You surprise yourself and that’s a pretty good creative process for me. Like with an instrument, you can play around and go somewhere. Or I know the exact sound I need within that library and just use it as it is.
Do you find it’s ever a challenge finding the sounds you need fast?
Yeah, but sometimes I take the time to just find different sounds because, for example, when there’s a cold wind in movies, often it’s always the same and I try to avoid those kinds of sounds and find something different or something fresh or new or create my own. Also, when I use sounds it’s always a question of layering, I rarely use one sound and that’s it, like for a door, I usually use three, four or more sounds.
So do you use these libraries as construction kits?
Most of the time, and that’s where it gets unique and where you can really give character to things.

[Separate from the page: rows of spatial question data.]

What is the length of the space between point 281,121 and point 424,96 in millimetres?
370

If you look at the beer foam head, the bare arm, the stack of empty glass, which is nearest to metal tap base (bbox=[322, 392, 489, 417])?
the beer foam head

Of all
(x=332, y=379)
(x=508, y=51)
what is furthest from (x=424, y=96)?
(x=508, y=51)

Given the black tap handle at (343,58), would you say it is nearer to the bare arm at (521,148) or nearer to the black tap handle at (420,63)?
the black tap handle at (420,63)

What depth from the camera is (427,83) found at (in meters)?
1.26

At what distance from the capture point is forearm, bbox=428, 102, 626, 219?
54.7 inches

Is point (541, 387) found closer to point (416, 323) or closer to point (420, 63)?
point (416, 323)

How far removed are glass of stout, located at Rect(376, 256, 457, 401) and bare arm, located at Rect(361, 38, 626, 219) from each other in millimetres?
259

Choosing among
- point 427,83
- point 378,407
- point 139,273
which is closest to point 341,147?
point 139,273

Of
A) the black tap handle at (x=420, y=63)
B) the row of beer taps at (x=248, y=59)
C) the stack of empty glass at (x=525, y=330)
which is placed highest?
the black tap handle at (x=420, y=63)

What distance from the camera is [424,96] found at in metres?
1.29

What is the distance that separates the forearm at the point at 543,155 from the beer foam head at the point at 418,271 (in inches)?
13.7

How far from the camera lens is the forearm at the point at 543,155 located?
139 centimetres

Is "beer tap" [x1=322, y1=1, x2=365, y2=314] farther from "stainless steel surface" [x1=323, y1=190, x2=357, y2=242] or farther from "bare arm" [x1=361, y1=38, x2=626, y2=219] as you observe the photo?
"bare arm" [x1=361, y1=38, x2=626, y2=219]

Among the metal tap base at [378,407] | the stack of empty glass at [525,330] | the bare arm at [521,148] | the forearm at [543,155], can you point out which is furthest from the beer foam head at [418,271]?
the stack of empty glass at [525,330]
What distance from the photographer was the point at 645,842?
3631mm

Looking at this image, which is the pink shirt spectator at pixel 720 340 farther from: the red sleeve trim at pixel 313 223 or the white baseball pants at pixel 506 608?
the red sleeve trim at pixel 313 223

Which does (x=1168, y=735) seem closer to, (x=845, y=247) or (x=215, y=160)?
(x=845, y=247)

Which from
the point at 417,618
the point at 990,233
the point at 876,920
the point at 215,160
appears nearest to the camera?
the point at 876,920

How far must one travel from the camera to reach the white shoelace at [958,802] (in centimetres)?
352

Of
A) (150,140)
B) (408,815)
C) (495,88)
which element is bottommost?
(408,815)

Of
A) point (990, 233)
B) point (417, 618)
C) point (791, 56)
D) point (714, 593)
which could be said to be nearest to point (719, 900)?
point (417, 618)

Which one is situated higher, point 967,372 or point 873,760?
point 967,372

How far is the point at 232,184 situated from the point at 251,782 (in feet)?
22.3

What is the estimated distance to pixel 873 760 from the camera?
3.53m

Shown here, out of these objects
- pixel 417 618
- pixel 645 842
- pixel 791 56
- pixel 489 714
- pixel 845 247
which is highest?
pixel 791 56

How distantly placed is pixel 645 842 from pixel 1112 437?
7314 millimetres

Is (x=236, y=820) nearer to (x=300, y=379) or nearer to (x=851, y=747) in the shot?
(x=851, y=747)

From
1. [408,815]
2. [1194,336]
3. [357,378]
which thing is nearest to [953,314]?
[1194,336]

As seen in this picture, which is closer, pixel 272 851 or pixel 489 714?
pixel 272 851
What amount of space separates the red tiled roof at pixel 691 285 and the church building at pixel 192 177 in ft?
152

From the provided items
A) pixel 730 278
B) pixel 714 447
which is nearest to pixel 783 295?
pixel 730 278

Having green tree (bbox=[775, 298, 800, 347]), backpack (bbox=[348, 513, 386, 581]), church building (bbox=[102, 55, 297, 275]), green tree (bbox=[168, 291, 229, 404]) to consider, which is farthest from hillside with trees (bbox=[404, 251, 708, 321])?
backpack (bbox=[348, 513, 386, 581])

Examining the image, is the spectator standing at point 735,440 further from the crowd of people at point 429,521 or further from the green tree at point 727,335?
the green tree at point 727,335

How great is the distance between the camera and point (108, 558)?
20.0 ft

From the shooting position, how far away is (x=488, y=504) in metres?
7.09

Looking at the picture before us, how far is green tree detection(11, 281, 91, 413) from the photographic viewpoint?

I understand you use BOOM ONE, how do you find that as a general sound effects library?
I really like BOOM ONE. What I really like are the variations or even just long recordings, then you can pick your own. It’s really usable and great as an overall sound library. They also have the Mechanicals library, which has longer takes.
They really are the masters at this – the sounds have structure and stand out in the mix or in the sound design.
They clearly put a lot of work into it, it’s not just they record something and that’s it, it’s really serious business..
There’s lots of people who’d love to do what you do for a living. Have you got any advice for anyone who is thinking about getting into sound design?
What worked out for me is to be passionate about it and to be thorough, regardless of whether you like the film or not. I find my fun in every project and I give everything to contribute to the film makers goal of making a great movie. I love doing this work and maybe that’s my secret. Sound Design is not just putting the right Sounds to the picture and to have all the plugins. It is more about telling stories, and creating emotions.
Also, never get tired of learning new stuff and just connect with as many people as possible. In our job, we sit most of the time in a lonely room so it’s good to know a lot of people so that they think about you when they make new projects.